By Marjorie Nesin
---- — After hearing the suspenseful story of one resident’s 12 minute wait for a city ambulance, Gloucester’s city councilors are formally urging the mayor to provide extra funds to the Fire Department that would open the outlier stations full-time.
A unanimous vote at a special meeting Tuesday night asked the mayor to fund Bay View station enough to immediately open it full-time through the fiscal year. A second vote, with only one councilor dissenting, asked the mayor to request the funds to open the long-closed Magnolia Station full-time starting in January.
Councilor Paul McGeary said he voted in opposition to show his disapproval of the emergency handling, believing the vote should have followed the normal process, waiting for another meeting.
The emergency declaration, McGeary said, could send off the impression that the council was “the boys who cry wolf.”
“I was concerned that by using that essentially parliamentary fiction that it could be misinterpreted to say there is a public safety emergency,” McGeary said. “My objection was not to funding full staffing at the fire stations. It was that we were doing it on an emergency basis.”
Mayor Carolyn Kirk signed a contract with the Fire Department last month that would reorganize the staffing, allowing stations to open full time by the start of a new fiscal year on July 1, 2014. Fire Chief Eric Smith said the delayed swap over allows time to figure out some kinks and additional overtime funding would serve the city better than a rush to the new set up.
Smith estimated that in order for the fire department to open Bay View full time, the city would need to wrangle up to $800,000 for overtime pay. Come January, adding Magnolia Station to the full time open list, would require another $400,000 chunk of cash.
“It’s a significant investment,” Smith said. “That’s the point of this transition to the new system with the new schedule.
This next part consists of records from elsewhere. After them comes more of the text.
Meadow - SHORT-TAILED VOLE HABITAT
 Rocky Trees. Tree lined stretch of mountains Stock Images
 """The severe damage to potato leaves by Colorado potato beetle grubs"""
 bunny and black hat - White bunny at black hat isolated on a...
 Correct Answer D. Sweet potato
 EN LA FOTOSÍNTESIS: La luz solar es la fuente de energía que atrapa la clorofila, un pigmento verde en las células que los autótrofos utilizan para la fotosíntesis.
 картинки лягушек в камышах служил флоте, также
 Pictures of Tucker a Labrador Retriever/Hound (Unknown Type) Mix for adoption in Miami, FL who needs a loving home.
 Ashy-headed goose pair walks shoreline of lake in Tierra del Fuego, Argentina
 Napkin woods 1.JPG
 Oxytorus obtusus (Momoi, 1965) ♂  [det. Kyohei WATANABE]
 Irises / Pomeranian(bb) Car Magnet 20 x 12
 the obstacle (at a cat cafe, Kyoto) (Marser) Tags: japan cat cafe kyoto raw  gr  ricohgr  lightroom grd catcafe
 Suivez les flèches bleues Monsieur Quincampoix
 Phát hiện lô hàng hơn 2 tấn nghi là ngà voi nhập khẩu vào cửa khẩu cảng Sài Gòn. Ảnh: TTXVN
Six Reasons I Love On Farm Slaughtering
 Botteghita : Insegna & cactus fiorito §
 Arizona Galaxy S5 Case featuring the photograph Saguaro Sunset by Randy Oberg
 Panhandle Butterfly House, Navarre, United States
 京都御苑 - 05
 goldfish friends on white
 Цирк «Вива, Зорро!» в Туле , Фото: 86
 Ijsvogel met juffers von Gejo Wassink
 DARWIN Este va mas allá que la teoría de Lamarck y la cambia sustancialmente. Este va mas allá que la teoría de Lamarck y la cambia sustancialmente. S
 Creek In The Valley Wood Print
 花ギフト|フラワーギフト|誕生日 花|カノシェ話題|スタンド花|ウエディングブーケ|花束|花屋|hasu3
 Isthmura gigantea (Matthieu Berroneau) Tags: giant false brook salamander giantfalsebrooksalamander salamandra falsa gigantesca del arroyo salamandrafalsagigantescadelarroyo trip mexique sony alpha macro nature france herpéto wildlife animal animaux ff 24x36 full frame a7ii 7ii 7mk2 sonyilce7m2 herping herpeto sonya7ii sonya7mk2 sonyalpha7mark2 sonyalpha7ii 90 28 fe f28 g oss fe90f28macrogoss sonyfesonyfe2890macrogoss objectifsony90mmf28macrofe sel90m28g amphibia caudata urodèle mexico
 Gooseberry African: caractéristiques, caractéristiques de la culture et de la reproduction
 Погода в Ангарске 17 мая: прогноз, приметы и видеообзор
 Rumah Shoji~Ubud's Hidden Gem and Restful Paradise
It is a large investment as well, but it’s an investment done in an appropriate manner, everything is structured and we’re not looking at the whims of overtime.”
But, even if the city finds the funds to pay the overtime compensation needed to open the stations, the Magnolia Station that has been closed for many years and recently began undergoing renovations, could still need vital construction work before opening.
“There’s a lot of moving parts to this thing so that year of leading is a good thing for us to get it all worked out. To rush it, you kind of run the risk of running before you can crawl,” Smith said. “Right now to try to accelerate that process is probably not the right thing to do. To patch across it with funding of overtime is more reasonable.”
Councilors had urged the mayor to increase fire department funding after hearing the story of Lanes Cove resident Barbara Jobe, whose husband waited twelve minutes for an ambulance to arrive from central station while suffering a heart attack. The couple lives just over a mile from the Bay View Station, but the station closed that night like many other nights.
Jobe sent a letter to councilors about her terrifying wait and Councilor Bruce Tobey called for a special meeting to address her concerns about the outlier stations closing frequently. Along with the fire department funding vote, he had asked the council to vote on a second motion that would prevent the city from signing any leases to rent buildings not owned by the city, aiming to prevent the school from leasing the former Charter School building.
Councilors voted against adding the vote on signing leases to the agenda.
Tobey noted some successes that came out of the meeting, in his eyes.
“The mayor is now going to be held accountable on whether or not she is going to provide funding to open Bay View for the balance of the fiscal year, and the same for Magnolia starting Jan. 1,” Tobey said. “We will now find out if the mayor will support the full investment in public safety that the community deserves.”